Eduardo Franco Raymundo

Personal information
- Born: 13 February 1934
- Died: 4 May 1996 (aged 62)

Chess career
- Country: Spain

= Eduardo Franco Raymundo =

Spanish chess player (1934–1996)

Eduardo Franco Raymundo (13 February 1934 – 4 May 1996) was a Spanish chess player, Clare Benedict Cup individual gold medal winner (1962), Spanish Team Chess Championship winner (1968, 1969).

==Biography==
From the late 1950s to the early 1970s, Eduardo Franco Raymundo was one of Spain's leading chess players. In 1957, in Zaragoza he shared 3rd place in Spanish Chess Championship. With chess club CA Schweppes Madrid Eduardo Franco Raymundo won two gold (1968, 1969) and silver (1973) medals in Spanish Team Chess Championships. He was participant of many international chess tournaments.
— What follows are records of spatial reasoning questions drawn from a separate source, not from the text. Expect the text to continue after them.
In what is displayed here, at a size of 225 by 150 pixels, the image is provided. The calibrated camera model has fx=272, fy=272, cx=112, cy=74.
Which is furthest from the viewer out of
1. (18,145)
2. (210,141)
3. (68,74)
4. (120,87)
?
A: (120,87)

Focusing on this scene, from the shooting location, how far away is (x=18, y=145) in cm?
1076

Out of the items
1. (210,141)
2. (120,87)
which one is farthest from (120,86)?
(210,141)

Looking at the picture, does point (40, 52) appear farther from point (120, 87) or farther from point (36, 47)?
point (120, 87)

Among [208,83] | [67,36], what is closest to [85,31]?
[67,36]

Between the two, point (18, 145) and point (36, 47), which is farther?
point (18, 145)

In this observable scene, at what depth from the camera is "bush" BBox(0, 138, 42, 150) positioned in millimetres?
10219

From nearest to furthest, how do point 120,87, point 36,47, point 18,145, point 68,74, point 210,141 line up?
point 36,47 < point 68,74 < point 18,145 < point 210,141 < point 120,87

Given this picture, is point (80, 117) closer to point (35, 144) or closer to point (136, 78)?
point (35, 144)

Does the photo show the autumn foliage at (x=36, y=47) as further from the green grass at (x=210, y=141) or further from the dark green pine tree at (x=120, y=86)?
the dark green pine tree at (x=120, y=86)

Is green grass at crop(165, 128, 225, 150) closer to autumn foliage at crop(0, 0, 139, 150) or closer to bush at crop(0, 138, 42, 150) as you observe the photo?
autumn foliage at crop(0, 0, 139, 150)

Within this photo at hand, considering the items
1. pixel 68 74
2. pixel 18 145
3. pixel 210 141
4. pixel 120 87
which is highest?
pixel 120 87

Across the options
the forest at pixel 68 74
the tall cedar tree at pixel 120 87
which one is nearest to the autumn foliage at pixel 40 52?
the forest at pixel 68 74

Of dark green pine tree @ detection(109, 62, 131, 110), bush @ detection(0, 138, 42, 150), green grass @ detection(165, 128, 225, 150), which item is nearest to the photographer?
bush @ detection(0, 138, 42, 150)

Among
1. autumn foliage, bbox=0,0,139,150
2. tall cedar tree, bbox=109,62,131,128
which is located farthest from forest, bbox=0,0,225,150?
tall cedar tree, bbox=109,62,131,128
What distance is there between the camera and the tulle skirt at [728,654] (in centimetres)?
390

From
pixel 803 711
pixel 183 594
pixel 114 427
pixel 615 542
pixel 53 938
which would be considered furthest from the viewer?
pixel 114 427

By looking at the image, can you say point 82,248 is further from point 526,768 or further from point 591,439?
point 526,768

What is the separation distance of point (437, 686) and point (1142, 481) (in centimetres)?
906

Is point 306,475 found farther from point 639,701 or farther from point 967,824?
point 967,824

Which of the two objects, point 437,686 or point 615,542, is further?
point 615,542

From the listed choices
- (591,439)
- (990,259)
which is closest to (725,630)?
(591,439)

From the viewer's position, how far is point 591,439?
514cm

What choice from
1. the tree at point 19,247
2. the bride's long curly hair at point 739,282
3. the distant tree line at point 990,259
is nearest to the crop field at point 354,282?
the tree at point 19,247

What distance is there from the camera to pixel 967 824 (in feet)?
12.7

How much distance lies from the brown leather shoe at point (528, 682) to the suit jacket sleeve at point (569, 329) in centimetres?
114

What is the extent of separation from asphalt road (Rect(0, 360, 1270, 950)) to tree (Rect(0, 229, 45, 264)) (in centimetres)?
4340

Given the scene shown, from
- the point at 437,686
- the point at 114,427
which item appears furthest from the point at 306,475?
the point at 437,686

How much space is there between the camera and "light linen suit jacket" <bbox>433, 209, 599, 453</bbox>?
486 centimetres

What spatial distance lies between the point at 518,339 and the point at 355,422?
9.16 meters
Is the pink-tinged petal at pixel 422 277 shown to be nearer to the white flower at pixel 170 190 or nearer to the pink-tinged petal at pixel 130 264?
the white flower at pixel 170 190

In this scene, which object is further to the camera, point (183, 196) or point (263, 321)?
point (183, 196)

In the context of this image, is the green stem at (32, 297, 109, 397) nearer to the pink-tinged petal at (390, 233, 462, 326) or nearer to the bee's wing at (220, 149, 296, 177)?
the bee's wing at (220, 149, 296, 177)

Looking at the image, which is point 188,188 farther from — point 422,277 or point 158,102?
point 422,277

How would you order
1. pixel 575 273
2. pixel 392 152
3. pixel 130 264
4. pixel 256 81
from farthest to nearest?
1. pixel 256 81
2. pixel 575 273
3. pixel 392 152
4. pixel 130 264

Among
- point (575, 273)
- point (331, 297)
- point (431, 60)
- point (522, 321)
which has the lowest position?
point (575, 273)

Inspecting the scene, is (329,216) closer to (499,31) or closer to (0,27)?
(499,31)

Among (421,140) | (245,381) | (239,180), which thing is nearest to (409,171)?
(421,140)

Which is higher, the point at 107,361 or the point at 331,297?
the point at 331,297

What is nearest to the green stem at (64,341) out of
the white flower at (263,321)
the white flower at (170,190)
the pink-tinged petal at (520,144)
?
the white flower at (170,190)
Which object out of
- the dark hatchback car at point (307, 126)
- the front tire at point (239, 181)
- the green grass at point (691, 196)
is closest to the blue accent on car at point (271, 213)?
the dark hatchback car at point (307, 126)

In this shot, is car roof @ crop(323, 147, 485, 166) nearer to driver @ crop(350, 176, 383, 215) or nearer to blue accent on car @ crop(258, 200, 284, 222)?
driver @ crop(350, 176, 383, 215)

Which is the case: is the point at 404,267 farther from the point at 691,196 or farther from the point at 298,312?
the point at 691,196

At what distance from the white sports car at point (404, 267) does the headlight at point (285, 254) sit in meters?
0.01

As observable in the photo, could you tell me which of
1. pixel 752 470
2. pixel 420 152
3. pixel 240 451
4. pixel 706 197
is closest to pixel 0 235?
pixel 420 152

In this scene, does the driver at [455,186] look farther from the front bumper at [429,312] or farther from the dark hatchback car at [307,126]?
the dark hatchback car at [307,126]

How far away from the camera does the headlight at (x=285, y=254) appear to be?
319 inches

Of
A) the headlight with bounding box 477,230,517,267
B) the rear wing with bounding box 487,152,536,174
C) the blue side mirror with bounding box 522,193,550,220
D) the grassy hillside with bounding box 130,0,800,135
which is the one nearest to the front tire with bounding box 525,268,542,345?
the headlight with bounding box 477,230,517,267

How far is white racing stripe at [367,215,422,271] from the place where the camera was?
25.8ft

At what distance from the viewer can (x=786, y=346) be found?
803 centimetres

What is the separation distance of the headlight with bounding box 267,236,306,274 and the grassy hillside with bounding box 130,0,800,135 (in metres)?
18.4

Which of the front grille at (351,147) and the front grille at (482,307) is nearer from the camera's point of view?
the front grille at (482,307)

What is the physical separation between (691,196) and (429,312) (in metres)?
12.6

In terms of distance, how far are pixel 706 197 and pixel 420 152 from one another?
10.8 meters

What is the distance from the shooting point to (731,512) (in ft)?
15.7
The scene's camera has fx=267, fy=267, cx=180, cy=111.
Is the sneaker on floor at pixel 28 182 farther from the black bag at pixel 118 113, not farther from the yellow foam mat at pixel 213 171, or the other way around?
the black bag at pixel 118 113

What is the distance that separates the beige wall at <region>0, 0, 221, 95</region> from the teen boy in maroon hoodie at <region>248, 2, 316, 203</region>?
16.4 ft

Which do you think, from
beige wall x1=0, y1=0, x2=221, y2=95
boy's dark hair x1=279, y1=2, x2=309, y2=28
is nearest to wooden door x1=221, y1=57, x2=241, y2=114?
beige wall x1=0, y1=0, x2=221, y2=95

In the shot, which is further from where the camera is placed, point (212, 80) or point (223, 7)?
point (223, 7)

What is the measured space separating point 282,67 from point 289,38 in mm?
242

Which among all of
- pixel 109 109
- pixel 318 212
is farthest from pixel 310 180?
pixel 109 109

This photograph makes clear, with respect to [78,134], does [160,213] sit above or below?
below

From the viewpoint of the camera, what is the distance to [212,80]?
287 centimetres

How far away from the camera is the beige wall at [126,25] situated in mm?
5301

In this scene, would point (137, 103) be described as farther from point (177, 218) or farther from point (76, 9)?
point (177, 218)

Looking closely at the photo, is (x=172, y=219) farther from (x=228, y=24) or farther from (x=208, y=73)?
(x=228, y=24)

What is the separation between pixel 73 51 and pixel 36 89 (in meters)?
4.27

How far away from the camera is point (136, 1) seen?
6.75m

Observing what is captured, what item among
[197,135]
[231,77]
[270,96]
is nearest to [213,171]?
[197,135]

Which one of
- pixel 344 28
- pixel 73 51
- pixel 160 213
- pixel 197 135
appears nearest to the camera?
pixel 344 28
Eduardo Franco Raymundo played for Spain in the Chess Olympiads:
- In 1962, at fourth board in the 15th Chess Olympiad in Varna (+3, =1, -7),
- In 1966, at first reserve board in the 17th Chess Olympiad in Havana (+2, =2, -4).

Eduardo Franco Raymundo played for Spain in the European Team Chess Championship:
- In 1961, at eighth board in the 2nd European Team Chess Championship in Oberhausen (+1, =8, -1).

Eduardo Franco Raymundo played for Spain in the European Team Chess Championship preliminaries:
- In 1957, at reserve board in the 1st European Team Chess Championship preliminaries (+1, =1, -2),
- In 1965, at seventh board in the 3rd European Team Chess Championship preliminaries (+1, =1, -0),
- In 1970, at tenth board in the 4th European Team Chess Championship preliminaries (+0, =3, -0).

Eduardo Franco Raymundo played for Spain in the Clare Benedict Chess Cups:
- In 1962, at reserve board in the 9th Clare Benedict Chess Cup in Bern (+2, =1, -0) and won individual gold medal,
- In 1965, at reserve board in the 13th Clare Benedict Chess Cup in Brunnen (+0, =2, -1).